● INSTRUCTIONS TO FOLLOW
In the records below, find the line containing "Chand Baori Stepwell, Jaipur, Rajasthan, Índia". Output it and every line after it to the end, unchanged, with no pictures.

● PROVIDED RECORDS

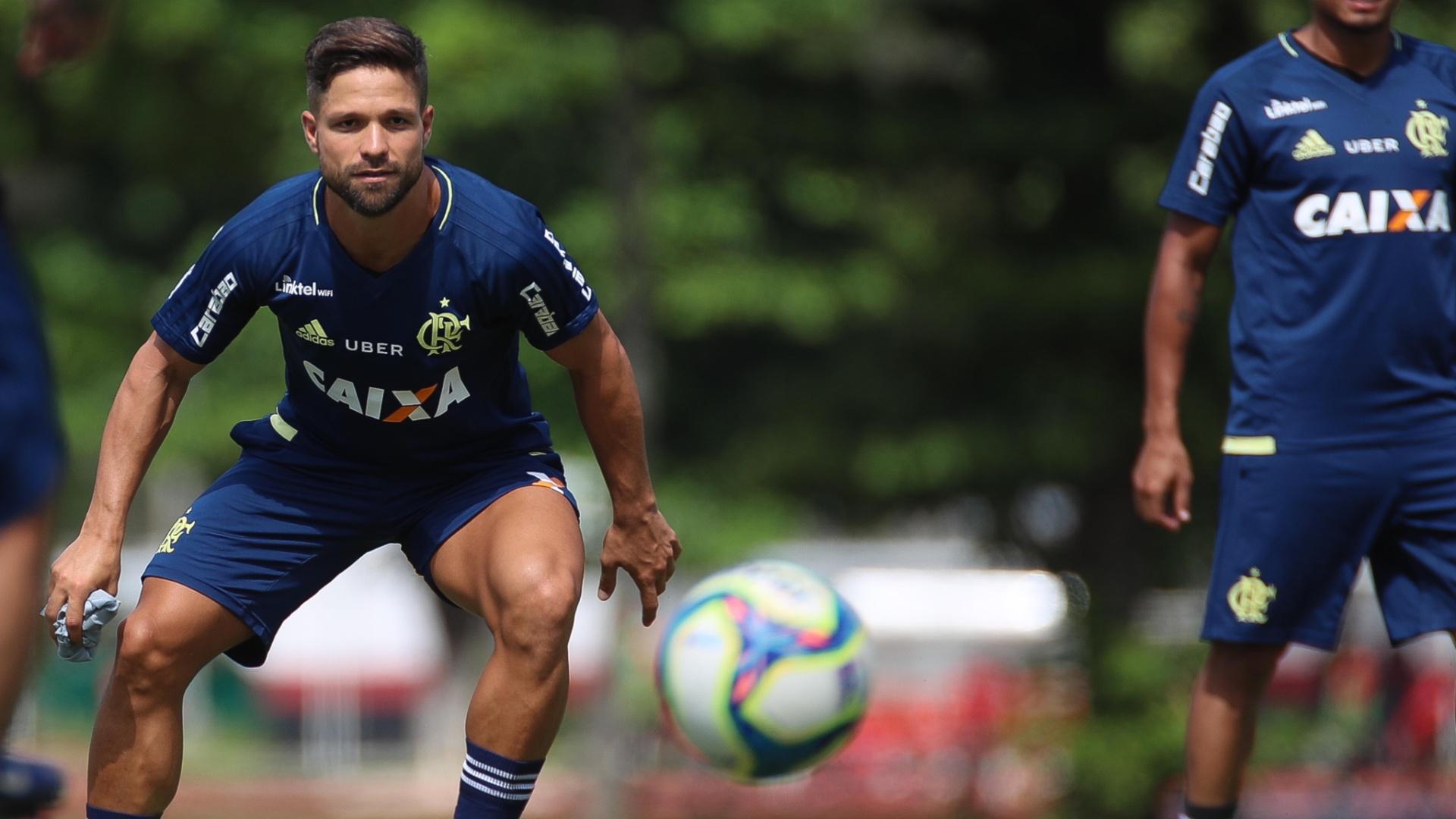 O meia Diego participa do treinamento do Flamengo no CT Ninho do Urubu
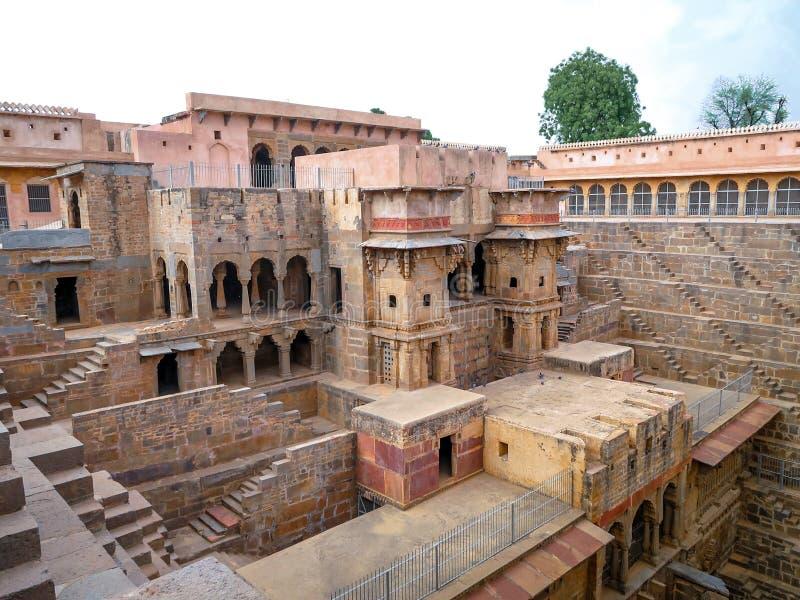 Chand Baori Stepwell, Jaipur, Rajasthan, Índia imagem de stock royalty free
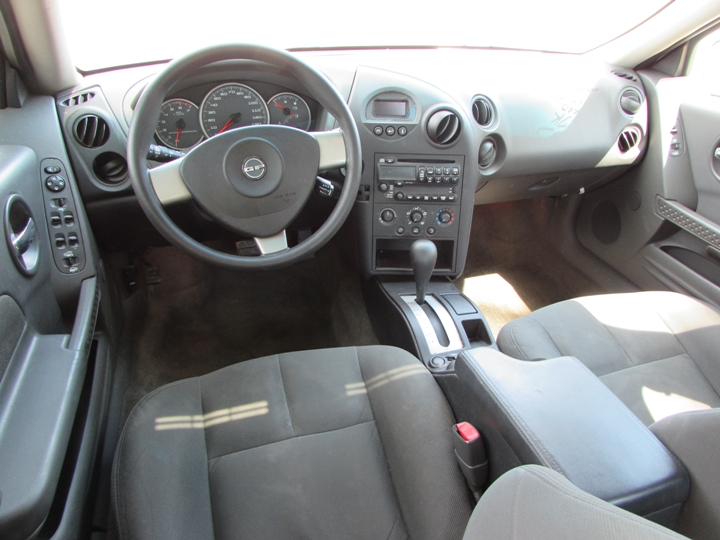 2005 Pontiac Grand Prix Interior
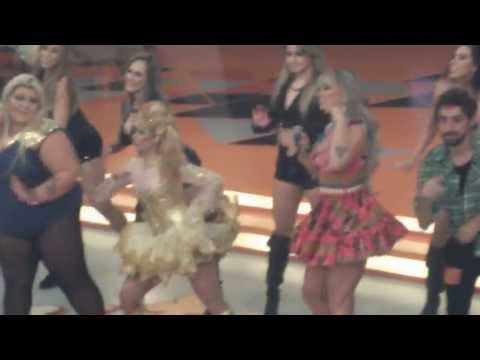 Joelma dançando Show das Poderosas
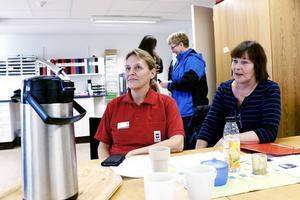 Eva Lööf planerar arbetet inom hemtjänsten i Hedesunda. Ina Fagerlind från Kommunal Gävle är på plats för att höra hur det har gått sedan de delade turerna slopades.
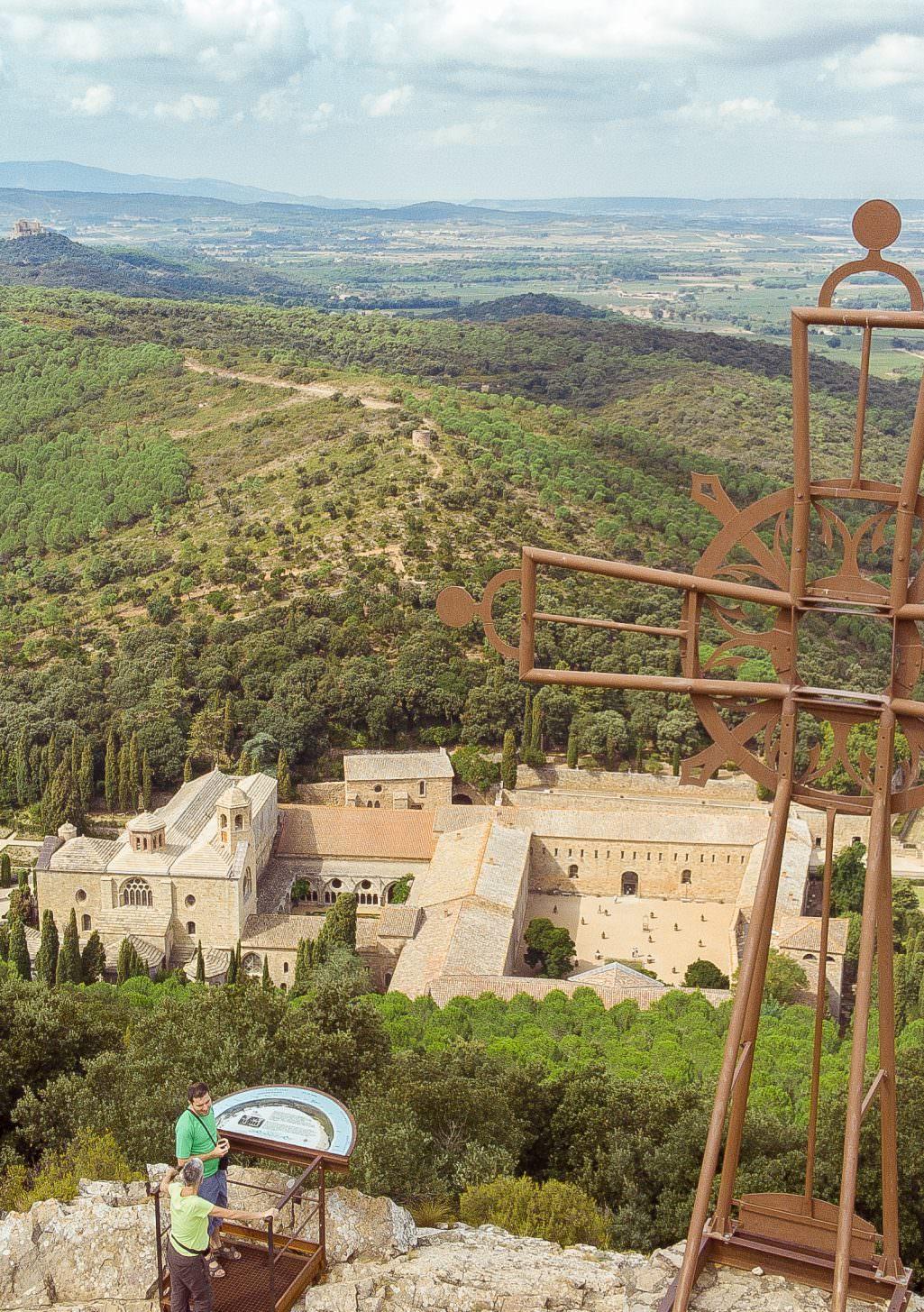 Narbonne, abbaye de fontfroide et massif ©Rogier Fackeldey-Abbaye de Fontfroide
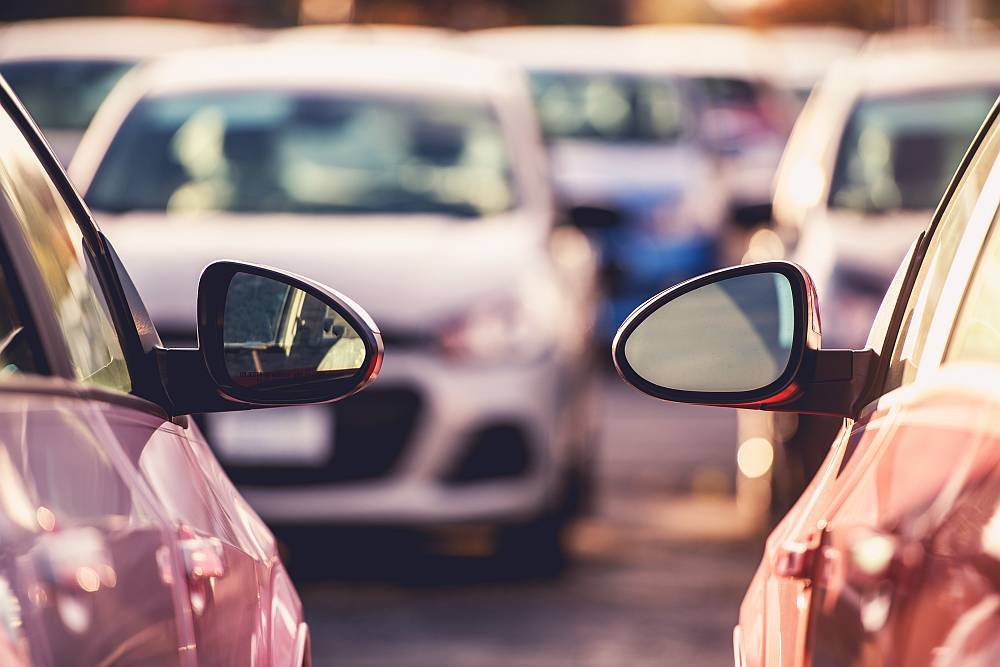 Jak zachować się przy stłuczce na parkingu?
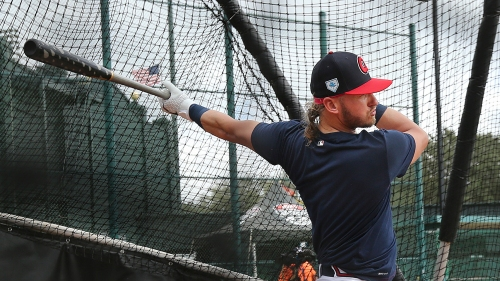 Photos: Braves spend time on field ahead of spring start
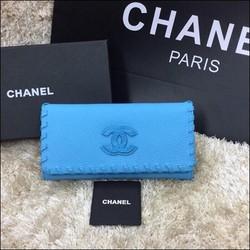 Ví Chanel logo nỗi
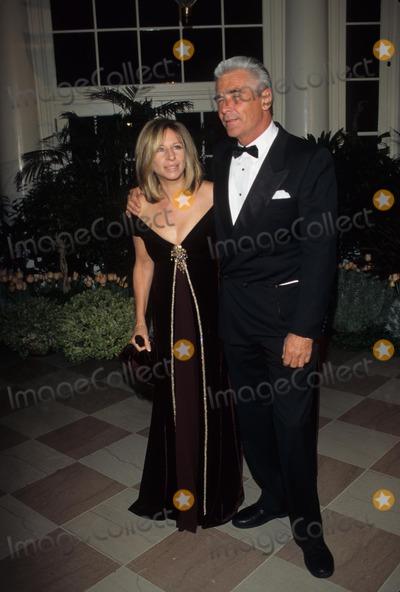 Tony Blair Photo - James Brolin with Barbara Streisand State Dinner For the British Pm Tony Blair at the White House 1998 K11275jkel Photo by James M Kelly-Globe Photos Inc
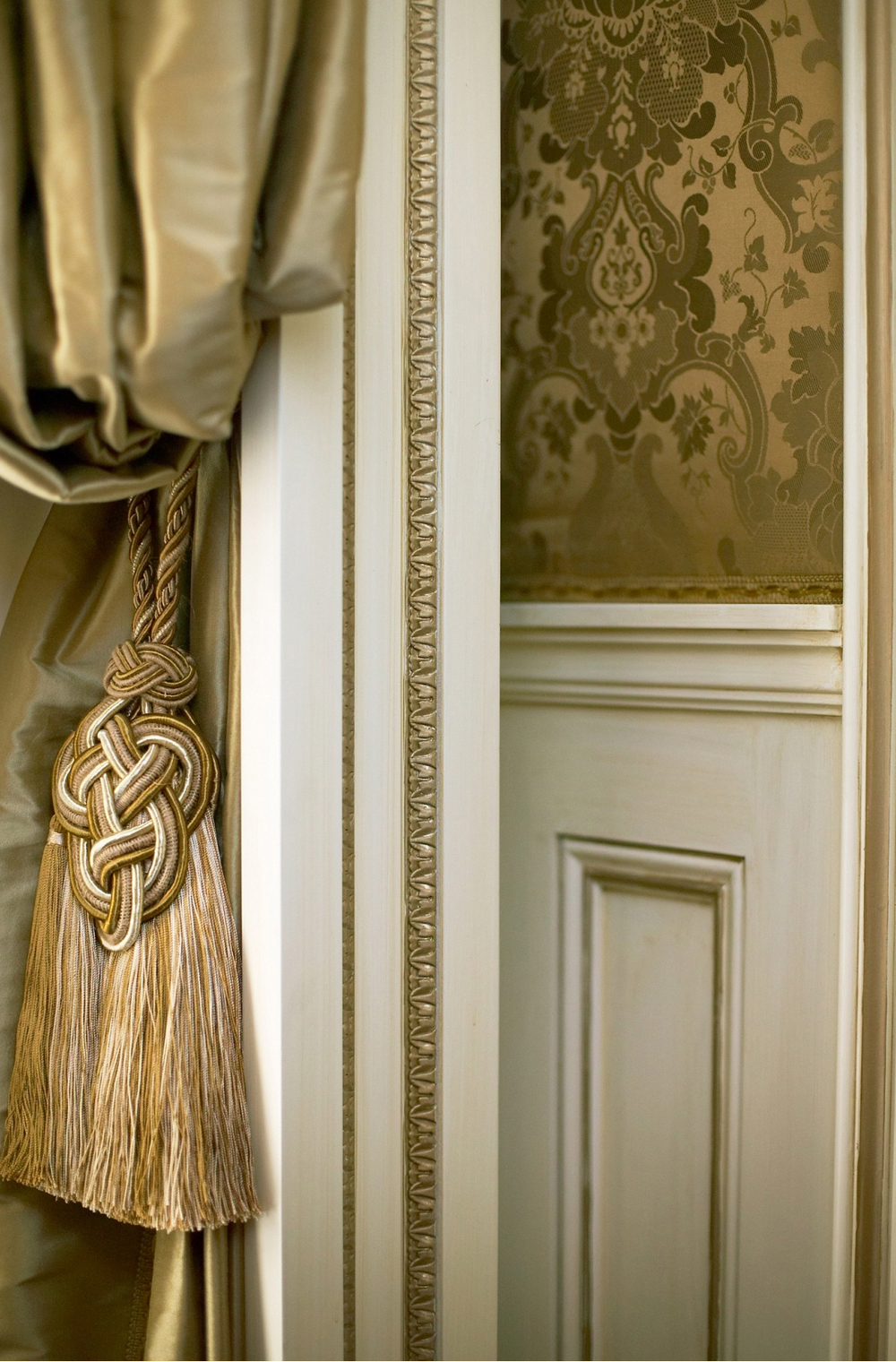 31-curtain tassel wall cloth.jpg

● EXPECTED OUTPUT
 Chand Baori Stepwell, Jaipur, Rajasthan, Índia imagem de stock royalty free
 2005 Pontiac Grand Prix Interior
 Joelma dançando Show das Poderosas
 Eva Lööf planerar arbetet inom hemtjänsten i Hedesunda. Ina Fagerlind från Kommunal Gävle är på plats för att höra hur det har gått sedan de delade turerna slopades.
 Narbonne, abbaye de fontfroide et massif ©Rogier Fackeldey-Abbaye de Fontfroide
 Jak zachować się przy stłuczce na parkingu?
 Photos: Braves spend time on field ahead of spring start
 Ví Chanel logo nỗi
 Tony Blair Photo - James Brolin with Barbara Streisand State Dinner For the British Pm Tony Blair at the White House 1998 K11275jkel Photo by James M Kelly-Globe Photos Inc
 31-curtain tassel wall cloth.jpg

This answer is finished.